Confusion around the 60-day grace period is understandable, given the flooding event to the Kingwood area occurred August 29; but August 23 was when the governor issued a State Disaster Declaration for 30 Texas counties in anticipation of Tropical Depression Harvey making landfall in the Gulf Coast region. Still, FEMA did not grant a Major Disaster Declaration in response to the governor’s Request for a Presidential Disaster Declaration due to Hurricane Harvey until August 25. The system and college leaders thought the grace period started on August 29, the date of our flooding event.
It didn’t; it started on August 23.
To complicate matters further, FEMA does not reimburse all goods and services at the same rate, with some rates changing depending on the number of days after the incident. The assistance FEMA provides through its Public Assistance, Hazard Mitigation, and other needs assistance programs is subject to a cost share which initially was 75% federal funding of total eligible costs. FEMA later authorized a 90% federal cost share for debris removal and a 100% federal cost share for emergency protective measures, including direct federal assistance, for 30 days from the start of the incident period, and then a 90% federal cost share thereafter.

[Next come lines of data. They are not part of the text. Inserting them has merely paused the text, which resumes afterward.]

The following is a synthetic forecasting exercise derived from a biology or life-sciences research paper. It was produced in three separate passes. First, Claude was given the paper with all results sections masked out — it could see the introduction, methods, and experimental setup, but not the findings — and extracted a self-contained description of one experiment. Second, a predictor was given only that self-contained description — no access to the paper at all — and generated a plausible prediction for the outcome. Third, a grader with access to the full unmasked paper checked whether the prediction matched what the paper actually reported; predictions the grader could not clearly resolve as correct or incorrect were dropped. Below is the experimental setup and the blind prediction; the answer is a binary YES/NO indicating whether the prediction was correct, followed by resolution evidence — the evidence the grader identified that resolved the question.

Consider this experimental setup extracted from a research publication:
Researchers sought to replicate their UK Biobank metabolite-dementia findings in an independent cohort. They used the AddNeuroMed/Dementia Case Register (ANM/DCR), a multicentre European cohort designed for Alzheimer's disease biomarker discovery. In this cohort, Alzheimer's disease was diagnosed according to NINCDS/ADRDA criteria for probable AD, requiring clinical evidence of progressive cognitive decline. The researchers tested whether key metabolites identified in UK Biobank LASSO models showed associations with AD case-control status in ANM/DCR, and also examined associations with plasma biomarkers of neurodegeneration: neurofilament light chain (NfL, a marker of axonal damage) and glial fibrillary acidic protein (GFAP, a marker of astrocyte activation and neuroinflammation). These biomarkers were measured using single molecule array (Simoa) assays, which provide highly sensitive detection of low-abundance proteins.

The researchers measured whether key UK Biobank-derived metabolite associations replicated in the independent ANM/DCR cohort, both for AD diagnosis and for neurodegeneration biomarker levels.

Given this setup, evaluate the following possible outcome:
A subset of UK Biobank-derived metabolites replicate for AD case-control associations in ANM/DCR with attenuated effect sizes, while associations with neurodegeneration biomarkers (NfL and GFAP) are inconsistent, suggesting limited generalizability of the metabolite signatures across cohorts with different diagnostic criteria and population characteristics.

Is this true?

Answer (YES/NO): NO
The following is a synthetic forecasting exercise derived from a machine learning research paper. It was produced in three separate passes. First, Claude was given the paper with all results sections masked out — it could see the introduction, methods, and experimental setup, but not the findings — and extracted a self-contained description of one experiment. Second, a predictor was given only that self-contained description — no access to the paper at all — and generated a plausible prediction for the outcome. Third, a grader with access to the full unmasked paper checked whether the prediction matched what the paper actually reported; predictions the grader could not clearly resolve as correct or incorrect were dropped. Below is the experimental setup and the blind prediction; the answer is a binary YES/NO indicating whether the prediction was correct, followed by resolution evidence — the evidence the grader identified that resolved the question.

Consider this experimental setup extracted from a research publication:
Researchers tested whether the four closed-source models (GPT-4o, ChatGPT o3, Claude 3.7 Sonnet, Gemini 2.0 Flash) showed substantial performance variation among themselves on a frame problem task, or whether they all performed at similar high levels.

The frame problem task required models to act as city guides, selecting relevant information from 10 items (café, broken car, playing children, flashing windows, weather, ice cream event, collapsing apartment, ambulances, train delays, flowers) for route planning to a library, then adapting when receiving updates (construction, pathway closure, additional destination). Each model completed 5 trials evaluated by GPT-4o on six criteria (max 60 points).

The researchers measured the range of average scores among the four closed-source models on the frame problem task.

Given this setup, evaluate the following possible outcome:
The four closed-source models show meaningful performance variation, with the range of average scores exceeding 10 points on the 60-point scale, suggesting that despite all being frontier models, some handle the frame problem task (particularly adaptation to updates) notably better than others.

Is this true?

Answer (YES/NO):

Dealing with FEMA contacts
Both the chancellor and CFO noted one of the more frustrating aspects of working with FEMA was the turnover of their assigned contacts with no apparent internal communication or sharing of files/reports. They had to send the same report to at least five different FEMA representatives. The constant changeover in FEMA contacts was exacerbated by the college’s lack of understanding of the scope of documentation needed.
The chief financial officer commented: “We should have assigned one System office person to be responsible for the accounting aspect throughout the recovery. We hired one set of consultants that helped us for the piece we hired them for, but we did not understand how much more work still had to be done. We thought they would handle the whole thing start to finish.”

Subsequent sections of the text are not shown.